Start

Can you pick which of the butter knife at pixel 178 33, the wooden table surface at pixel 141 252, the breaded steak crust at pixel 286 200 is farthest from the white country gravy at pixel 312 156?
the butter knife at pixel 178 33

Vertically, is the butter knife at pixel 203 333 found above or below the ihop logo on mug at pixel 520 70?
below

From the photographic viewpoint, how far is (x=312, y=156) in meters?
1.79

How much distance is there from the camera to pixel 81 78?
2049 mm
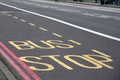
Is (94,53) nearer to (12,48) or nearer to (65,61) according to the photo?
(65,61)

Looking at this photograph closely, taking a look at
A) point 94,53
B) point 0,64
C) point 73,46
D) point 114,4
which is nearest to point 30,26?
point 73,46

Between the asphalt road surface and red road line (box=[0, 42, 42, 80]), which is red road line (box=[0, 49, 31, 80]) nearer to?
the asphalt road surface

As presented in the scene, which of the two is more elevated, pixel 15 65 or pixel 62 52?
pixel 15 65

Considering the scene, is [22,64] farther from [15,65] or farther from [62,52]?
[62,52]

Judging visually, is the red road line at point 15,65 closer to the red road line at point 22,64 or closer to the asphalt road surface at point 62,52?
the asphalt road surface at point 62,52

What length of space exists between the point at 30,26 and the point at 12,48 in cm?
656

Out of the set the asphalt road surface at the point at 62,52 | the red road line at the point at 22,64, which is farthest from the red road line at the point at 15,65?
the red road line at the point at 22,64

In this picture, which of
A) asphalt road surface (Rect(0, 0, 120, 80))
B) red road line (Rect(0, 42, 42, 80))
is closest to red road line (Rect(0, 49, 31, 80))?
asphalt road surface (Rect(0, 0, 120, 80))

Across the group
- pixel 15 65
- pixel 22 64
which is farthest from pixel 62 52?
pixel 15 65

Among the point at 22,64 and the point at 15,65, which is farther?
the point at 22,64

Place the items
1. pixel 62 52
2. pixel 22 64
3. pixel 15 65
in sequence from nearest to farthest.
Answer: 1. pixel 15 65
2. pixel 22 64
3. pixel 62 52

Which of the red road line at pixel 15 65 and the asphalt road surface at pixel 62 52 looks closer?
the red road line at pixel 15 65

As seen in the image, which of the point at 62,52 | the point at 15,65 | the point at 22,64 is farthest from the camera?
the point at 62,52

End
Start

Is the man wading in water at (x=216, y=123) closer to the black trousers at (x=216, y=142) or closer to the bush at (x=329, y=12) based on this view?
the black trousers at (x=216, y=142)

End

Can you find every line in the entries above that contains the word "this" and copy each of those lines out? Case counts.

▸ **Finished answer**
Looking at this photograph closely, taking a look at
In this picture, which of
Is the man wading in water at (x=216, y=123) closer to the black trousers at (x=216, y=142) or closer to the bush at (x=329, y=12) based on this view?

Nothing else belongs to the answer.